Como a elite dos homens brancos estavam sempre em um autocontrole e raciocínio prudente,
sentiam uma certa inveja em relação aos que escravizavam, por terem uma relação mais
próxima a natureza.

Com a chegada da ciência moderna, o Iluminismo, a caça às bruxas perdeu a força,


haviam declarações de que nem mesmo existiam. Depois que o plano que a elite europeia seguiu
para erradicar todo um modo de existência que ameaçava o poder político e econômico, a
disciplina social foi estabelecida e a classe dominante consolidada, os julgamentos as bruxas
acabaram. E foi fácil levar a ideia a algo ridículo, superstição e então apagado da memória.

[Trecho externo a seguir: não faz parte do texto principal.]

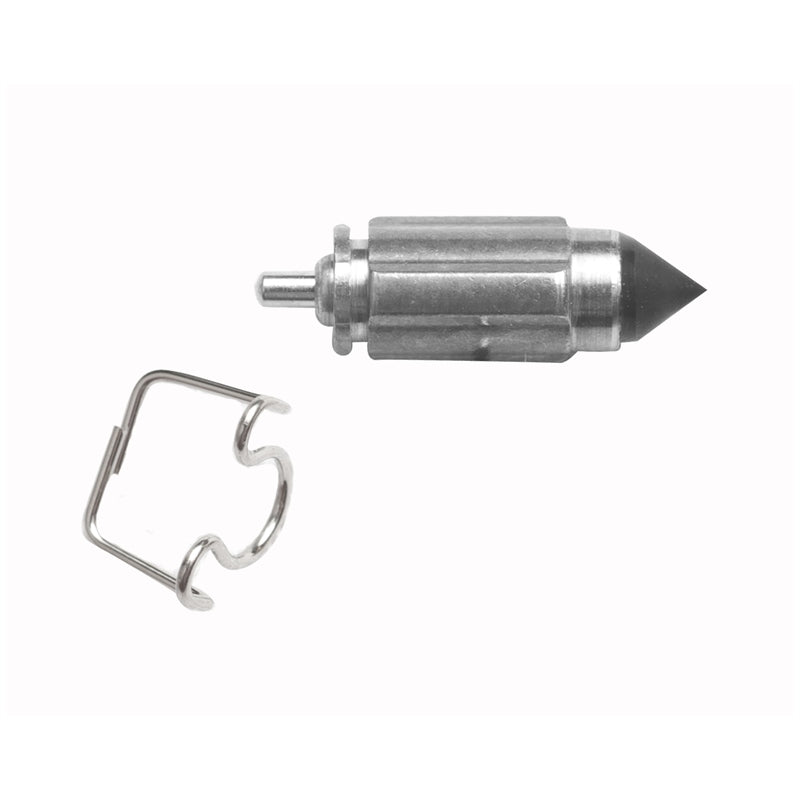 HONDA NEEDLE VALVE MPN-18-7048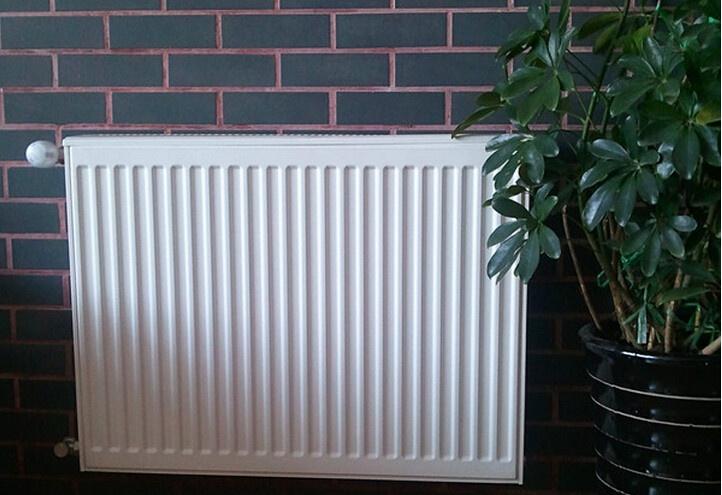 鋼二柱暖氣片有哪些優點？主要正產流程是什么？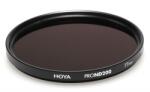 Hoya Pro ND200 55mm (PRO ND200)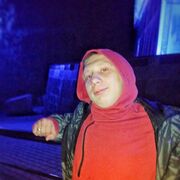 -,   , 25 ,   ,   , c 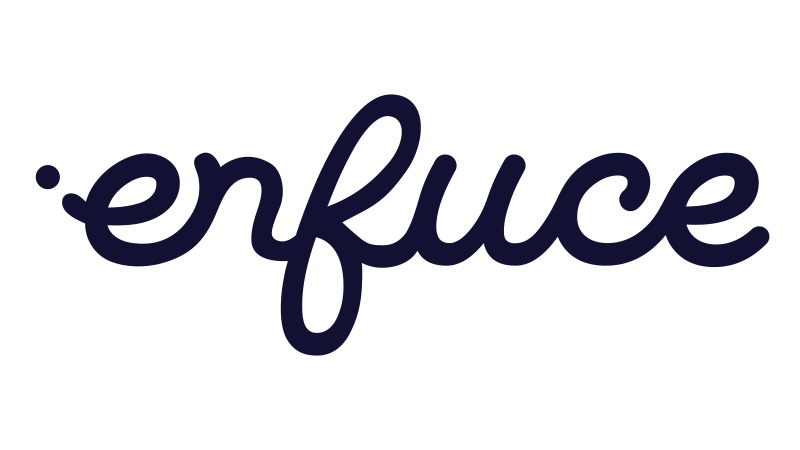 enfuce logo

Silvia Federici mostra como a ideia criada e associada as mulheres foi extremamente
violenta. E como essas construções passadas se instauraram na sociedade, acompanhando até o
século XXI. A vertente da Federici é marxista, e é possível perceber em diversas partes de sua
escrita a relação das classes com o contexto da caça às bruxas, como avançou o conceito das
bruxas com o capitalismo e como a burguesia se aproveitou de todo o momento para estabelecer
sua dominância sobre os proletários.

A obra da Silvia Federici é fantástica, extremamente instrutiva e provocadora. O texto


carrega com si um conhecimento importantíssimo para quem o lê, abordando questões de
injustiça, sofrimento, discriminação, desumanização, dor e diversas outras barbáries cometidas
com o corpo, a mente e a imagem, principalmente da mulher. As violências foram tão grandes,
que a marca deixada no tempo e na sociedade caem sobre as mulheres de formas impensáveis
dia a dia.
O que é muito interessante são as analogias e tudo que acompanhou o homem na
sociedade. A bruxa velha, a vassoura, o diabo ser representado em alguns lugares como sendo
negro, a história da sexualidade, a mulher passando a ser considerada como objeto e como a
questão da homossexualidade foi atingida também. E o que mais causa angústia é ler todo o
texto imergindo no profundo sofrimento das mulheres e pensar a quanto tempo carregam essa
dor, e por quanto tempo ainda terão que suportar e lutar para que se cesse.

REFERÊNCIAS

FEDERICI, Silvia. “Calibã e a Bruxa: Mulheres, Corpo e Acumulação Primitiva”. São


Paulo: Editora Elefante, 2017, pp. 336 – 374.